SOURCE PASSAGE:
:::::

Both have sparked vocal opposition from those who say the industry is
privatizing a public good and harming the environment. Americans drank 8.8 billion
gallons of bottled water in 2007, up 7 percent from 2006, according to the
Beverage Marketing Corp. But bottled water has drawn increasing criticism,
leading San Francisco, Salt Lake City and Ann Arbor, Mich., among other
municipalities, to ban buying bottled water with city
funds. Nestle spokesman Brian
Flaherty said the industry is being unfairly singled out, since it is only one
of many commercial sectors that use and export water. More Great Lakes region
water goes into soda and beer cans, he said. "How do you define a product?"
he asked. "Water goes into beer in Wisconsin and radiators in Detroit. Why would
you have a separate standard for bottled water versus
soda?" Bottled water accounts for
less than 0.02 percent of groundwater withdrawals nationally, according to a
2004 University
of Maryland study cited by the International
Bottled Water Association. Fourteen times as much bottled water is imported
into the Great Lakes basin than is exported, a U.S.-Canadian commission reported
in 2000. But opponents of bottled water
say soda and beer are different because the water is consumed in making
something else, whereas they view Nestle as taking a public good, paying very
little for it, and making a profit on it. They also fear that since the
compact officially treats water as a "product," the door could be opened to
further commercialization and sale. It was such fears that in 1998 launched the
process that led to the compact, after the tiny company Nova Group obtained a
permit from the Ontario government -- later withdrawn -- to ship up to 158
million gallons of Great Lakes water per year to Asia. Rep. Bart
Stupak (D-Mich.), who led opposition to the compact because of the
bottled-water loophole, has requested comments from the Office of the U.S. Trade
Representative and the State
Department about how international trade issues will play
out. "Call me all wet, but I say,
why don't we get the answers? Why are we rushing this?" he
said. Anu Bradford, a University
of Chicago law professor, said international trade law cannot force a
country to extract its natural resources -- such as water "in its pristine form
in a lake." But once it is bottled and becomes itself a product, she said, trade
agreements would prevent a ban on exports. "How do we decide when water
is a product?" she asked. "Under the WTO
and NAFTA,
there is no obligation for a state to extract its natural resources. The
difference comes when it makes the decision to allow an entity to commercialize
it and they do commercialize it. Then it is a product and you can't ban the
export." Doug Roberts Jr., director of
environmental and energy policy at the Michigan Chamber of Commerce,
agrees. "We think it's critical that
you are able to make products and ship them all over the world," Roberts said.

:::::

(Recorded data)
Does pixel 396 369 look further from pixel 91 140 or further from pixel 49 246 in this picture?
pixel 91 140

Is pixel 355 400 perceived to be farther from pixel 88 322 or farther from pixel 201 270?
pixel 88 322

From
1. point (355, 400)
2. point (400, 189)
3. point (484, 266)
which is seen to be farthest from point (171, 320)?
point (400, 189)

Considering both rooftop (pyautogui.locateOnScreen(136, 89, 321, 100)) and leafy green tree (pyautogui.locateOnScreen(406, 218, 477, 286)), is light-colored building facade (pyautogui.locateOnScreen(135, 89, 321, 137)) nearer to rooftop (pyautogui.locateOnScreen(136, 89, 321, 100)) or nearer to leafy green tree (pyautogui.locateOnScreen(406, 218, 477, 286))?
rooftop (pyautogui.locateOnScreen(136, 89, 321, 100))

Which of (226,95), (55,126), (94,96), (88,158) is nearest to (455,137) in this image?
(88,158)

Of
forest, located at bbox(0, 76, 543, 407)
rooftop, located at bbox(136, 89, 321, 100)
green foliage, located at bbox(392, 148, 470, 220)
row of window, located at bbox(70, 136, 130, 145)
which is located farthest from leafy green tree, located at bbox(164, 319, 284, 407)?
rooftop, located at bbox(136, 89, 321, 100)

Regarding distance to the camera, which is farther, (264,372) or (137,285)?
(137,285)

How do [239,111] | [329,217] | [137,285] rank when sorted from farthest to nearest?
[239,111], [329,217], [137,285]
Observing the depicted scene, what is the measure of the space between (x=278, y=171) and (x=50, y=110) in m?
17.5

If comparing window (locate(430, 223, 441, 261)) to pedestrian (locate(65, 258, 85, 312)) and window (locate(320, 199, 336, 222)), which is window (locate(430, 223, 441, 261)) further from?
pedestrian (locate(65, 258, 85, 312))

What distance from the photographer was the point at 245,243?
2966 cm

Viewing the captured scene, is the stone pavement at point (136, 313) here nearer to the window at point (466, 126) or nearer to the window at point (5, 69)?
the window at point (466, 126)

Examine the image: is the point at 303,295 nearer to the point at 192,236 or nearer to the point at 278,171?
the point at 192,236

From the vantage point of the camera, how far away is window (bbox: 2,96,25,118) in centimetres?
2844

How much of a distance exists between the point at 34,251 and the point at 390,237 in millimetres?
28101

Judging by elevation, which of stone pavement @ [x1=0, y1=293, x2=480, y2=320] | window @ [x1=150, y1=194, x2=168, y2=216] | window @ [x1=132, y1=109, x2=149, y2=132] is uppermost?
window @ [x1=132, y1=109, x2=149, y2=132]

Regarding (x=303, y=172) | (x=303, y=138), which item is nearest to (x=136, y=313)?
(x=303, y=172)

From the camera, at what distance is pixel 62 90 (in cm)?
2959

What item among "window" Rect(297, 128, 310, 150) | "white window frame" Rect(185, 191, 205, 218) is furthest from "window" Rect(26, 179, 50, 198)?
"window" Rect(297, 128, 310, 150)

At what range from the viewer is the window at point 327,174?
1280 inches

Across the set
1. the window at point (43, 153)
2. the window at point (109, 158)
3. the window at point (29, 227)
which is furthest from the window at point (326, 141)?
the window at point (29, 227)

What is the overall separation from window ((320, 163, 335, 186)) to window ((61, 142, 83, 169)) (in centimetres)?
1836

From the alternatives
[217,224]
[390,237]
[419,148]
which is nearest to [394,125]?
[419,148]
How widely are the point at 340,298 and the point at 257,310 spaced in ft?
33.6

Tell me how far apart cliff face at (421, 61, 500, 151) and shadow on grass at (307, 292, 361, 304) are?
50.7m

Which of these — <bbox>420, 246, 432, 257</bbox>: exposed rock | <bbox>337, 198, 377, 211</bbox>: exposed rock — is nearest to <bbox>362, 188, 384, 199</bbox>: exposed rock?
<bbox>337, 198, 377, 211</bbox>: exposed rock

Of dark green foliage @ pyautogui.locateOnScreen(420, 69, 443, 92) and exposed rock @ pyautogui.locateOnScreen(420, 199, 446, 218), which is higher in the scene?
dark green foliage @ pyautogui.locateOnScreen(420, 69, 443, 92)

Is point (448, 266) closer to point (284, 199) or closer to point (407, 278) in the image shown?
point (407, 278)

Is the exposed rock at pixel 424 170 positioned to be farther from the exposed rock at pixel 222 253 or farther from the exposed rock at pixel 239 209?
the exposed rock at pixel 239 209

:::::

EXERCISE REQUIREMENTS:
1. In the passage on Great Lakes bottled water, how many gallons of bottled water did Americans drink in 2007?
2. Continue the passage on Great Lakes bottled water, picking up after its final sentence.

ANSWERS TO THE EXERCISES:
1. 8.8 billion gallons

2.
"That's what you do in a free-market economy. We were very concerned groups
would target one product and say that product can't be shipped. What's the
difference between bottled water and beer or cherry juice? Those all have water
in them." Nestle is the biggest water
bottler in Michigan but not the only one. PepsiCo
and Coca-Cola bottle Detroit municipal water for their Aquafina and Dasani
brands, respectively. Coca-Cola and PepsiCo have water-bottling plants in Quebec
and Ontario. Opponents say Nestle's pumping
is lowering water levels in local creeks and lakes -- systems that feed the
Great Lakes. In Ontario, a hydrologist hired by a group opposing the Nestle
plant reported that the company was using 7 percent of the local water supply
and depleting the flow of a creek. "As long as the bottled-water
loophole remains, it's a gaping hole in the Great Lakes Compact that would lead
to potentially sucking the Great Lakes dry," said Meera Karunananthan, national
water campaigner for the Council of Canadians, a citizen
group. In both Ontario and Michigan,
many residents are also angry that Nestle gets the water at low cost, paying the
same rate as any other water user. But Terry Swier, president of Michigan
Citizens for Water Conservation, said she doesn't necessarily want the company
to pay for the water. "Then with the financial situation Michigan is in, we
would just open up the state to any water bottler," she said. "We have to
preserve and protect the waters for future generations." Flaherty said he doesn't think
bottled water, in or out of the Great Lakes basin, should get a bad
rap. "We're one of 70,000 different
types of beverages you can buy," he said. "We use the least amount of water and
the least amount of plastic, and we're good for you."
Mark
Antoniewicz Research
Assistant Marlowe & Company,
LLC (202)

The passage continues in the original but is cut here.